Tang Rou asintió en silencio. Esa habilidad era imposible de copiar. Podía ver que las distancias eran distintas al primer vistazo. Incluso con un centenar de miradas, ella no podría identificarlo.
Sin poder seguir el camino tan ágil y fluido como Ye Xi, Tang Rou tuvo que optar por métodos más rudimentarios. En algunos lugares fáciles de esconder, se movía sigilosamente; en otros difíciles y con poca certeza, prefería evitarlos y tomar otras rutas.
Tang Rou logró mantenerse en la ciudad criminal al final gracias a su habilidad. Encontró dos asaltantes de Navidad, ambos los derrotó sin problemas. La batalla era mucho más simple que la navegación por el mapa.

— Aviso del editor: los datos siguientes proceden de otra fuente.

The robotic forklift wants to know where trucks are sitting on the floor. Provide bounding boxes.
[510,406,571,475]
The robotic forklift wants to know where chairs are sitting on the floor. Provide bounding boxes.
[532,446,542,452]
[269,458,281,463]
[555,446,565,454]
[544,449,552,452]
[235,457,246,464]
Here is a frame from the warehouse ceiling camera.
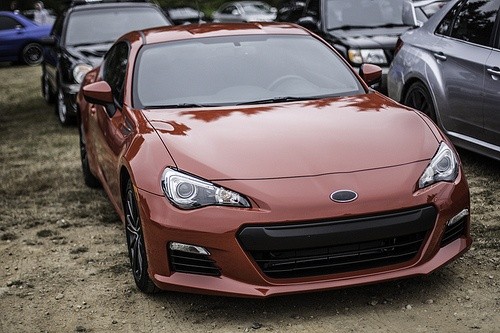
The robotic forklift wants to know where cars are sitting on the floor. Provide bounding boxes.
[78,22,472,299]
[40,2,176,128]
[387,1,500,161]
[168,2,277,24]
[0,11,53,67]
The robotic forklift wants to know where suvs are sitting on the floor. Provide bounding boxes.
[277,0,420,88]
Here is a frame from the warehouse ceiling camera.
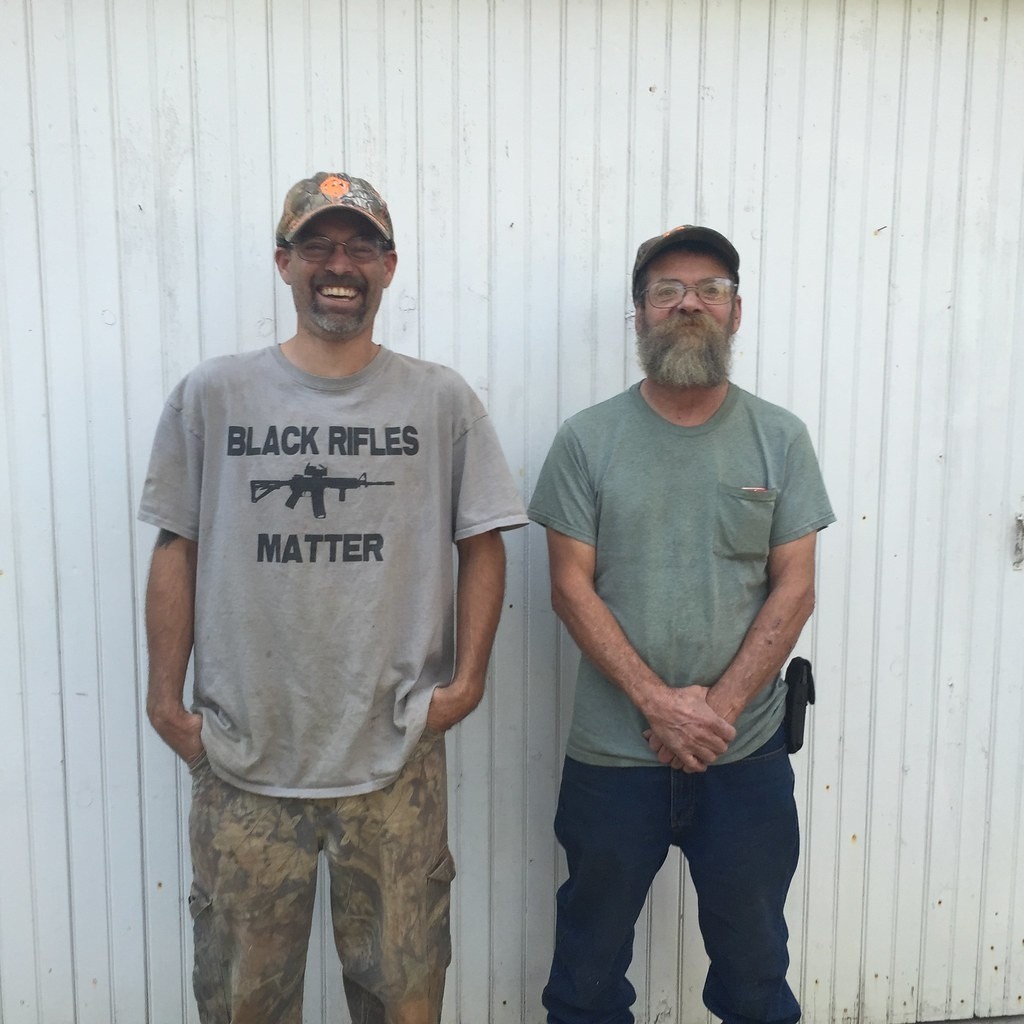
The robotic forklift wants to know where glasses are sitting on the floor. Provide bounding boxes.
[288,235,388,262]
[637,277,737,309]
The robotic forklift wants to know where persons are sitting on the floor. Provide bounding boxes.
[135,171,528,1024]
[527,223,840,1024]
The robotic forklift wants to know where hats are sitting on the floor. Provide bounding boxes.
[275,170,394,250]
[631,225,741,295]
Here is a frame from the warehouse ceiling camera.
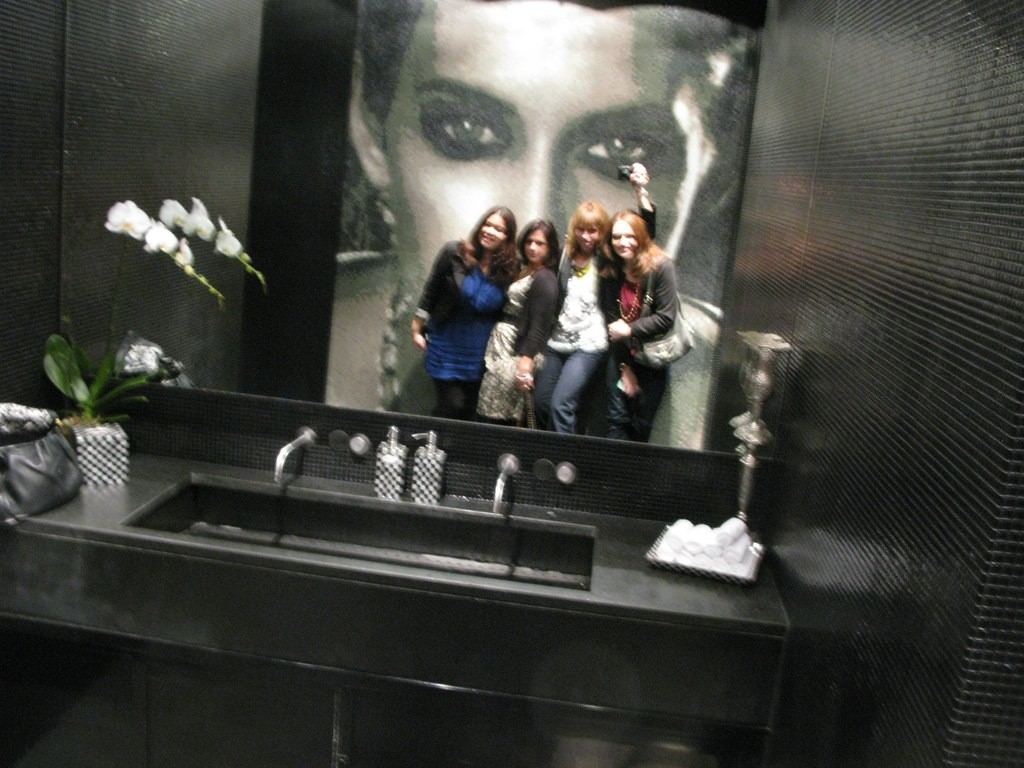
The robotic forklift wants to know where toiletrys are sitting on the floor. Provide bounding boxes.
[373,426,409,501]
[410,430,448,505]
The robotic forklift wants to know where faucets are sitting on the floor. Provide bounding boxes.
[273,428,315,483]
[492,453,517,516]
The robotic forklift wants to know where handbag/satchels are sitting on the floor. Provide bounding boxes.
[640,262,696,367]
[0,402,83,526]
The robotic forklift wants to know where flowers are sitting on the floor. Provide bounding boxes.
[43,201,229,423]
[63,195,263,383]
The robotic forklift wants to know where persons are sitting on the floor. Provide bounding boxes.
[592,209,681,444]
[475,218,560,428]
[411,206,520,420]
[325,0,756,451]
[534,163,658,434]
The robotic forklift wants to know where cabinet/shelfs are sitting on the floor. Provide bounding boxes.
[0,519,784,768]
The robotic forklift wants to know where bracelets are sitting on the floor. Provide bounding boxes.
[515,372,534,382]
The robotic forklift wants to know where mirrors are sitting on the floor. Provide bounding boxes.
[59,0,840,469]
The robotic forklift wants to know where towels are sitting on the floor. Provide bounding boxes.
[655,516,754,576]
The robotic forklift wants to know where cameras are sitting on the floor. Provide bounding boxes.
[618,165,634,180]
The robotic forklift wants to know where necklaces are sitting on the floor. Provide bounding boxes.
[617,281,640,322]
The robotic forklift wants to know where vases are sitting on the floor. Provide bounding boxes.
[58,420,128,489]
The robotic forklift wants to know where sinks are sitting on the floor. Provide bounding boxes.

Sin embargo, Chen Guo se sentía particularmente frustrada. Al principio, había tenido un asaltante de Navidad, pero en las siguientes horas no encontró ninguno más. Al intentar capturar a uno, incluso llegó a ser derrotado antes. Mientras veía a Ye Xi y Tang Rou derribando a sus asaltantes de Navidad una y otra vez, Chen Guo se rascaba la pantalla del teclado con envidia.
¡Qué buena era esta nueva zona! Al parecer, había asaltantes de Navidad que nadie quería. Mientras tanto, el Shen Qi Field de Chen Guo ¿dónde estaba? Cada lugar poco frecuentado ahora se llenaba de jugadores. La pasión de los jugadores realmente era impresionante.